Mitchner was a scientific writer, and editor of Our Messenger, the official organ of the Kansas Union.

Mitchner was elected President of the Kansas State WCTU at the convention in 1910, which voted to make equal suffrage the principal work of the entire organization until it should be won in Kansas, and her efforts were largely in that direction, both in the legislature and among the voters. She was the author of several leaflets on suffrage, and of a suffrage and legislative drill.
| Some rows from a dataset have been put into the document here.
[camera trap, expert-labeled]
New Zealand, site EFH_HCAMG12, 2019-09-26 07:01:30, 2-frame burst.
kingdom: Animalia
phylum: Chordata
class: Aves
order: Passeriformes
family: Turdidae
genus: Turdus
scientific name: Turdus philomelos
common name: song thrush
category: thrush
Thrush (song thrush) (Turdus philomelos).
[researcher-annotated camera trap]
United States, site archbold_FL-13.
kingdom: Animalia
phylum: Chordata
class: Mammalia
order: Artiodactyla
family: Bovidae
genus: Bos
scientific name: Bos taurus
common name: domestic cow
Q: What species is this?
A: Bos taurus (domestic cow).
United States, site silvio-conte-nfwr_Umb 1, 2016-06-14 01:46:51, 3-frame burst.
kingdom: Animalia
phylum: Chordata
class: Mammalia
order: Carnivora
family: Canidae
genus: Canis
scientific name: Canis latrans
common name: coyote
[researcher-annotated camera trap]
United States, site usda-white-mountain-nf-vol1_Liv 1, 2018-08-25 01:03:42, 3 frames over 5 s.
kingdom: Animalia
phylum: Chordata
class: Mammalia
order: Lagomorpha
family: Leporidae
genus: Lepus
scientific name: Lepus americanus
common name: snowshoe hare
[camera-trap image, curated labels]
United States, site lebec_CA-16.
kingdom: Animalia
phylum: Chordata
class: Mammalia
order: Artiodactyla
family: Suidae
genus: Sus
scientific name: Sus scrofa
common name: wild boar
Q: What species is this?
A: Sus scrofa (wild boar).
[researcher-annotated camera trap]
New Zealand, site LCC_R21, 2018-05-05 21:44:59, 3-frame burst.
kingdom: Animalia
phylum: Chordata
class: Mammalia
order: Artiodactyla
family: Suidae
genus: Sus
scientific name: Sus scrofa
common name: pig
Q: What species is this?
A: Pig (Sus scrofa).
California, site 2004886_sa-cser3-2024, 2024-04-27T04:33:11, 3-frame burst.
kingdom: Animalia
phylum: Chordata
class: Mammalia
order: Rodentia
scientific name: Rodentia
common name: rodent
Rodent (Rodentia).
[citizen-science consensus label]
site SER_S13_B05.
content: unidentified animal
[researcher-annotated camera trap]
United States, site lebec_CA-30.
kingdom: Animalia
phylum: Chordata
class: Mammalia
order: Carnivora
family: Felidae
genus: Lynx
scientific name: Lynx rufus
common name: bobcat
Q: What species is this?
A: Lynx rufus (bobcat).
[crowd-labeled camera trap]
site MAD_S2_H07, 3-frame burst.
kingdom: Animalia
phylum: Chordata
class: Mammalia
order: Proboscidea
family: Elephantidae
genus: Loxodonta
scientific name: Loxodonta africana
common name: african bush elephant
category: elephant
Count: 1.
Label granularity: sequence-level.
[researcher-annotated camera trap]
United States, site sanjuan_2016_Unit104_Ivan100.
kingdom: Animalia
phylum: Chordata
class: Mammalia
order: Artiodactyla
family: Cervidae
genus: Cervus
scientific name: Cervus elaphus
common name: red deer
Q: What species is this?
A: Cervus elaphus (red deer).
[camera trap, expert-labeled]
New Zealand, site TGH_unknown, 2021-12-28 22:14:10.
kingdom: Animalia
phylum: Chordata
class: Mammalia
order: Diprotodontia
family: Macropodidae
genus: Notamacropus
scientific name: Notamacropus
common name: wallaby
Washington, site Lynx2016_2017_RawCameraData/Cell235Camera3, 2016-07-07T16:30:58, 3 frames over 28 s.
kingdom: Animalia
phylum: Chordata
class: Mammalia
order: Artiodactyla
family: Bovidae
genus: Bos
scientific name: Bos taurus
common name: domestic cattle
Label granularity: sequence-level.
Mitchner was a leader in the movement which secured equal suffrage from the Kansas Legislature.

"I could never have done anything I did if it hadn't been for the loyal support of 10,000 women." -L. M. Mitchner (The Hutchinson News, October 9, 1938)

She was Temperance Secretary of the Home Missionary Society of the Kansas Conference of the Methodist Episcopal Church (MEC), a member of the Good Government Club, secretary of the Kansas Council of Women, district president of the Woman's Kansas Day Club, and a member of the Mayor's Advisory Council of Topeka. She was appointed one of the official visitors to the penal and charitable institutions of Kansas by Governor George H. Hodges, and was an honorary member of the American Peace Century Committee for the celebration of the One Hundredth Anniversary of Peace Among English-speaking people (1914–15).

In 1914, Mitchner was appointed Superintendent of the Kansas Industrial School for Girls by Governor Arthur Capper. She resigned in 1919 subsequent to an investigation into the management of the school occurred after two students tried to escape after an unsuccessful attempt to burn one of the buildings.

==Death==
Lillian Mitchner died August 15, 1954, at the Methodist home at Topeka, Kansas, with burial at Newton, Kansas.